» Passage shown
Although I may feel 20 years younger now, I have to remind myself that I don't look 20 years younger. It helps me keep things in perspective. I'm not out chasing after 30 year olds, or even 40 year olds. I'm happy staying in my own age group, they're slower, it's easier to cut them from the heard.
I understand maintaining the weight and keeping fit will be an ongoing battle for the rest of my life.
I also understand that just because I feel great, that is no guarantee of longevity. Pistol Pete Marivitch always comes to mind when I'm feeling euphoric. But I figure as long as I keep this guy smiling I'm doing the best I can.
Thursday, April 10, 2014
STONE, MARBLE AND METAL (hollowed ground and more hollowed ground)
I'm glad we walked to this place instead of taking the Metro. At first it was just a matter of expediency that saw us walking across the Potomac. The Potomac, I can't say that word or hear that word without remembering the Apocryphal tale about young George Washington throwing a silver dollar across the Potomac River.
Seems like I was taught this in school at a very young age. Back in the early 60's when I first heard this, a dollar was big money. Back in the 1700's when Washington supposedly did this, a dollar was a fortune!
Today you can't even buy a Hershey Bar with a buck. The current president throws trillions of dollars into the river and he doesn't bat an eye.
But I digress, anyway the Potomac is a wide river, you would have to have an arm like Randy Johnson to make that shot.
We made it to the Arlington Visitors Center to wait for Renee and while milling around I came to a large black and white photograph of the Arlington Memorial Bridge that we just walked across. In the photo there were thousands and thousands of people lining the way as a horse drawn caisson carried the body of 46 year old John Kennedy the 35th President of the United States.
"Ask not what your Country can do for you, ask what you can do for your Country", you sure this guy was a Democrat?
Anyway there is history every place you walk, stand, or look around here.
Renee finally arrives and we take off. There is much ground to cover and lots of things we want to see. Of course, The Changing Of The Guard at The Tomb Of The Unknown Soldier, is top of the list and if we hustle we can just make the next one. We get there right as it begins. Standing on the steps high on the hill watching this unfold gave me chills. I doubt that it would give Chris Mathews a thrill up his leg, but it was a very profound moment for me.
After quietly observing this very solemn and honored ceremony we slip off behind the steps and walk along the Amphitheater. There were openings at the back and Renee spotted something and asked me what it was.
I didn't know exactly, but it kind of looked like a mast with a crows nest mounted in a concrete structure.
We decided it warranted a quick look.
I was immensely glad we did. It was a mast, a very old mast from a very old ship.
We walked around the front of the concrete structure and I read the bronze plaque that read "USS Maine". "Remember the Maine!", I said. The rallying cry that moved a nation to war with Spain after the Maine either blew up in the Havana harbor or was blown up by the Spanish in 1898.
I remember reading about the events surrounding this pivotal sinking. I had no idea the mast, anchor and ships bell were salvaged and brought here as a memorial to the 168 souls lost on board that day.
The chills just keep on coming!
I could spend the rest of the rapidly depleting day right here among the memories and the ghosts of The Maine, or walk back to the Tomb of The Unknown Soldier, but Renee eyes our next destination on top of a hill.
Arlington House, the home of Robert E. Lee or at least it used to be. Of course when war between the States broke out Lee was not in a sellers market and he had to walk away from equity.

» Data excerpts
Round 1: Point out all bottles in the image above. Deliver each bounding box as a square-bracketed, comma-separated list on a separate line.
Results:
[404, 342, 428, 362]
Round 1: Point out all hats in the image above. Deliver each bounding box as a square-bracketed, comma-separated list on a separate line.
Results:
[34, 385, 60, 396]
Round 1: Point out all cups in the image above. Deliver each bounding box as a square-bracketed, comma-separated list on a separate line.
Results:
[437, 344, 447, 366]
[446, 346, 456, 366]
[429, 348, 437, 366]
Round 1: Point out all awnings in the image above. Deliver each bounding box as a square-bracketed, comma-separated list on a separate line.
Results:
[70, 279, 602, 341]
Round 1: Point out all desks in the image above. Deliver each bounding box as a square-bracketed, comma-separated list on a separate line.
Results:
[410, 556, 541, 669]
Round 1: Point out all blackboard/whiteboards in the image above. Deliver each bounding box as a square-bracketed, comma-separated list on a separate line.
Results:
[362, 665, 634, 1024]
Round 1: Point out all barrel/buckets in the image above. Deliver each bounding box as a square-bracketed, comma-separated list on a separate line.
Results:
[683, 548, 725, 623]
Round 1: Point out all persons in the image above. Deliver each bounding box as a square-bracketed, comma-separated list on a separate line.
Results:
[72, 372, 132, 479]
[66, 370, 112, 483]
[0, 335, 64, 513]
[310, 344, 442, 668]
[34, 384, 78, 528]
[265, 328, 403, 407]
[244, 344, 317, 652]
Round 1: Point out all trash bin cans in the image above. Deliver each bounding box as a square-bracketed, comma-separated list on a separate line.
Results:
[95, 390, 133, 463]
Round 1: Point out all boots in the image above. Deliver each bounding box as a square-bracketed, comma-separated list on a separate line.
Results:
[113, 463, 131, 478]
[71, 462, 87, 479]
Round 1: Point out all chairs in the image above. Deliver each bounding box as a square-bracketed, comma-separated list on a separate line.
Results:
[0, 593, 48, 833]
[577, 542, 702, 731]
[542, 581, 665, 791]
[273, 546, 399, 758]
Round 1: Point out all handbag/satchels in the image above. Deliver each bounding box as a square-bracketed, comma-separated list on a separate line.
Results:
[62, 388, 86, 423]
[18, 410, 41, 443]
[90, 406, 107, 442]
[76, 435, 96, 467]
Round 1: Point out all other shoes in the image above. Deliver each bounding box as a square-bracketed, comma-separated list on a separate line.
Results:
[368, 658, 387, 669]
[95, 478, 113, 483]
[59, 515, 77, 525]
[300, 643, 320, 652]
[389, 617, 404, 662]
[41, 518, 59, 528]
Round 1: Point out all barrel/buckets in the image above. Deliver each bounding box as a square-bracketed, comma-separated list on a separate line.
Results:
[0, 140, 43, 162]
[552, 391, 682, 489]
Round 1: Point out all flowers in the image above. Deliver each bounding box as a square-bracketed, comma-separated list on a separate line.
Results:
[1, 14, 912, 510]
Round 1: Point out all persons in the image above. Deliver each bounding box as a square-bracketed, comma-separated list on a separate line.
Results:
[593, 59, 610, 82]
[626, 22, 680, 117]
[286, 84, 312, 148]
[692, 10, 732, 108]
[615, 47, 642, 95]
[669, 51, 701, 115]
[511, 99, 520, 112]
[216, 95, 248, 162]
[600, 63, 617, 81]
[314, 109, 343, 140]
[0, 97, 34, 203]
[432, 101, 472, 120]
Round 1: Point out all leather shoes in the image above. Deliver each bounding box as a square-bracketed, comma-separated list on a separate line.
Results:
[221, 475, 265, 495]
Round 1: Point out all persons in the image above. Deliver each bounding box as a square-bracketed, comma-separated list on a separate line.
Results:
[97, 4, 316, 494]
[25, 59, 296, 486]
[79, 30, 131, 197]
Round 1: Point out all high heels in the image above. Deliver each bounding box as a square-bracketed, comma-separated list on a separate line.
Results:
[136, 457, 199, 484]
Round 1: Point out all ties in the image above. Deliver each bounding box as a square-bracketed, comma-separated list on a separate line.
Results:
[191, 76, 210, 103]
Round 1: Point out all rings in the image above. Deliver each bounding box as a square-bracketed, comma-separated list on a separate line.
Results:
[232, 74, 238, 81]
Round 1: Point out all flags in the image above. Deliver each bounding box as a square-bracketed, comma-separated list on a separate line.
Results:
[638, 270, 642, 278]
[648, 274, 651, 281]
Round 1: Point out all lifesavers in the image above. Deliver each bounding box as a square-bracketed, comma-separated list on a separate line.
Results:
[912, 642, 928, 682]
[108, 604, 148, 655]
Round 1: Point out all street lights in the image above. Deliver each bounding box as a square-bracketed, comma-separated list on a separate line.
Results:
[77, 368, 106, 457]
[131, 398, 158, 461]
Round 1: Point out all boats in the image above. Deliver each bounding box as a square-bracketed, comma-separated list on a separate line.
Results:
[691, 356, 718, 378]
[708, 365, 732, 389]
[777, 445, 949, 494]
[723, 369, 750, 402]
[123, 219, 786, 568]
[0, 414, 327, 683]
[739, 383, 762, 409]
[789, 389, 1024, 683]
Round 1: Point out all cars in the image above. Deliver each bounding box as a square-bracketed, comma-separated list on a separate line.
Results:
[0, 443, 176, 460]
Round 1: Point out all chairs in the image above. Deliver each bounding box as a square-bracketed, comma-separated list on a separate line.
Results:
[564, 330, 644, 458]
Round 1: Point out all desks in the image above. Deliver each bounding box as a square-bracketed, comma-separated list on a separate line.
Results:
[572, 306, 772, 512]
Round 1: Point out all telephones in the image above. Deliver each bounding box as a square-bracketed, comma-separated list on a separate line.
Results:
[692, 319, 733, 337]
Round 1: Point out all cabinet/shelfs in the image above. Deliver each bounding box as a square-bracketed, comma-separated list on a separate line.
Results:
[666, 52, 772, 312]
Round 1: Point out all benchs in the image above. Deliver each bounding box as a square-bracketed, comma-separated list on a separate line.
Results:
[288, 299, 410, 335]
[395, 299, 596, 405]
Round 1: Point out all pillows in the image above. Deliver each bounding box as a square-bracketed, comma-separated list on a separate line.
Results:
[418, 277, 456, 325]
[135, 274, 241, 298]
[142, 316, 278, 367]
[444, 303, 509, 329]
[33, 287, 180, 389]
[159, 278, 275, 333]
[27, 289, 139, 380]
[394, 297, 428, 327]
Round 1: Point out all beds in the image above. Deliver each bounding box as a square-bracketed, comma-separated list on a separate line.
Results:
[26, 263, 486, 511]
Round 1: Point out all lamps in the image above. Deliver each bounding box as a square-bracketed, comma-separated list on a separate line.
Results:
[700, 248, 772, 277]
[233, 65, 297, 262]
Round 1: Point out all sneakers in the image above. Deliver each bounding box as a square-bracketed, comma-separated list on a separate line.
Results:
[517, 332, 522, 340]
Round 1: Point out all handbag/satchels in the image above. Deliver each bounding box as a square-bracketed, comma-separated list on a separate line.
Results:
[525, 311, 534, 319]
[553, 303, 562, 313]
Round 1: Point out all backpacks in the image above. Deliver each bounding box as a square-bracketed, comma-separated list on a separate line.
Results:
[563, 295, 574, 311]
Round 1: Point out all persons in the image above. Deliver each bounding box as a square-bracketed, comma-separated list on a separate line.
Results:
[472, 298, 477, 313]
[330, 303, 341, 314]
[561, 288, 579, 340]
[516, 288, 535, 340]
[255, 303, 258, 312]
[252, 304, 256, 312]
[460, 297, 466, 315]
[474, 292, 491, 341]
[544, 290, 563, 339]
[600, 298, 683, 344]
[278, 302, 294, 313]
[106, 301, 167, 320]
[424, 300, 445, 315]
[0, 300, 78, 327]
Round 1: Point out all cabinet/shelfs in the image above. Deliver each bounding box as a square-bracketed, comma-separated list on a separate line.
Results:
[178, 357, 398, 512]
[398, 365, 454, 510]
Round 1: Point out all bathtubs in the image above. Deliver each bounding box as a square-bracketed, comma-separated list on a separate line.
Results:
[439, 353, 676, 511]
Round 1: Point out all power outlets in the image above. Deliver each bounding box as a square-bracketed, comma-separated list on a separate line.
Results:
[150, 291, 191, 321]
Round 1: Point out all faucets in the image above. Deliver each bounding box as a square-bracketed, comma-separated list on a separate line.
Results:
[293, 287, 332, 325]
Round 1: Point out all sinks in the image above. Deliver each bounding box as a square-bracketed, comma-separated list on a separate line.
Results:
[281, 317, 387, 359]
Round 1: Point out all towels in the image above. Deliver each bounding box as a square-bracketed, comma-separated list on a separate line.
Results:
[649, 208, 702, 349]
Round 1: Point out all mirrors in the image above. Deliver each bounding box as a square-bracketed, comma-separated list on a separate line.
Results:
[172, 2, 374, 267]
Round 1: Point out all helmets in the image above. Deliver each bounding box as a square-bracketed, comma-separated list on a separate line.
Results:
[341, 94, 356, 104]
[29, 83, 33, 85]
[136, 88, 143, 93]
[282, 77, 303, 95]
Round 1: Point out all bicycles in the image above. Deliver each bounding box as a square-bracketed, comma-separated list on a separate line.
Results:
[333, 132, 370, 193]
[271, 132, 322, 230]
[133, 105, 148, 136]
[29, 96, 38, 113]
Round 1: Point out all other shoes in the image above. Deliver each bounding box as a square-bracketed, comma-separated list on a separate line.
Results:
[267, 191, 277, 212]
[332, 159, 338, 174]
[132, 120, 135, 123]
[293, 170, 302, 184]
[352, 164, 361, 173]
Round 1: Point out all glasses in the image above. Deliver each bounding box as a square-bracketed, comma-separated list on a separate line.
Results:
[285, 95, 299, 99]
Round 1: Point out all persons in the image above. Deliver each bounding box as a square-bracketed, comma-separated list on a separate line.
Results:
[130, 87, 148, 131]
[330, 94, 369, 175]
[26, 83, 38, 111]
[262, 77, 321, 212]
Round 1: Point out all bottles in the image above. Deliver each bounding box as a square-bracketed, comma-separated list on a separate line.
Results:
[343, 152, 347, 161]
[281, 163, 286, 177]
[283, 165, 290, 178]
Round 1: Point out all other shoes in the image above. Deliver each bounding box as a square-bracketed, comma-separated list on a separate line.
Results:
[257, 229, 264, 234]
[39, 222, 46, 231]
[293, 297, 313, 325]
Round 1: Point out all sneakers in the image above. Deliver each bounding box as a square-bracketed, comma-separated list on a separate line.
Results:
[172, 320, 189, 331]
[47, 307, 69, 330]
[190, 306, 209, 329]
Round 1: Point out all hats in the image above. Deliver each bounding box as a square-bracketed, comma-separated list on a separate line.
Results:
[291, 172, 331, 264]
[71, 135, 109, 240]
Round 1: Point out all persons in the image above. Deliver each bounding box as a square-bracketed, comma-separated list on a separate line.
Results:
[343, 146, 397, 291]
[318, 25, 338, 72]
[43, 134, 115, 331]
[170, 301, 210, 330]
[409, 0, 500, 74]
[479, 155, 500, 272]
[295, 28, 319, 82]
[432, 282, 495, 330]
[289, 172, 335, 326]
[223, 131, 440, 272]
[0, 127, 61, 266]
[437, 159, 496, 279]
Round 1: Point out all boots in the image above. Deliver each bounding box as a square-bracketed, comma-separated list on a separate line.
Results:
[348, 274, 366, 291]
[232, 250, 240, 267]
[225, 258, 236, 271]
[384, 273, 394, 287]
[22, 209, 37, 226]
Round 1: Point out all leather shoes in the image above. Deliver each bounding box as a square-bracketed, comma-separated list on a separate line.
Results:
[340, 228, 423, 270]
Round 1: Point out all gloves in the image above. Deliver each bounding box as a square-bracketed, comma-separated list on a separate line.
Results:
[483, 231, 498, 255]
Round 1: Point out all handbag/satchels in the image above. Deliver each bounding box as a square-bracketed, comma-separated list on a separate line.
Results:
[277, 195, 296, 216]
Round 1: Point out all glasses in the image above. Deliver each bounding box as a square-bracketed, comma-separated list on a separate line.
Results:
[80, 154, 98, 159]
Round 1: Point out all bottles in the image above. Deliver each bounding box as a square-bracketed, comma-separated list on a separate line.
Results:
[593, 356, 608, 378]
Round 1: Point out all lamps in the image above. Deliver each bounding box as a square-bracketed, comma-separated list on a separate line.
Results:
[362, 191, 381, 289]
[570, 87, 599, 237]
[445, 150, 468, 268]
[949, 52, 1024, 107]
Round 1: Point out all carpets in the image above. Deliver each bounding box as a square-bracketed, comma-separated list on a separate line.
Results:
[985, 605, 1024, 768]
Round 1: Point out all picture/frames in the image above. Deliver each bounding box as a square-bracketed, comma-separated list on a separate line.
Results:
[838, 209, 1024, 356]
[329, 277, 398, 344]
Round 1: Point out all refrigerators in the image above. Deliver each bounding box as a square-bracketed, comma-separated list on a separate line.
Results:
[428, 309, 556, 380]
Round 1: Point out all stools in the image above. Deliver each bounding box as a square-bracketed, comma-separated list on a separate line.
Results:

» Required work
- a) In the Arlington post, which items from the Maine were salvaged and brought there as a memorial?
- b) Rewrite the Arlington post between "I'm glad we" and "bat an eye.", inclusive, swapping "Hershey Bar" for "candy bar".
You can do this without the records.

» Results for each task
- a) The mast, the anchor and the ship's bell.

- b)
I'm glad we walked to this place instead of taking the Metro. At first it was just a matter of expediency that saw us walking across the Potomac. The Potomac, I can't say that word or hear that word without remembering the Apocryphal tale about young George Washington throwing a silver dollar across the Potomac River.
Seems like I was taught this in school at a very young age. Back in the early 60's when I first heard this, a dollar was big money. Back in the 1700's when Washington supposedly did this, a dollar was a fortune!
Today you can't even buy a candy bar with a buck. The current president throws trillions of dollars into the river and he doesn't bat an eye.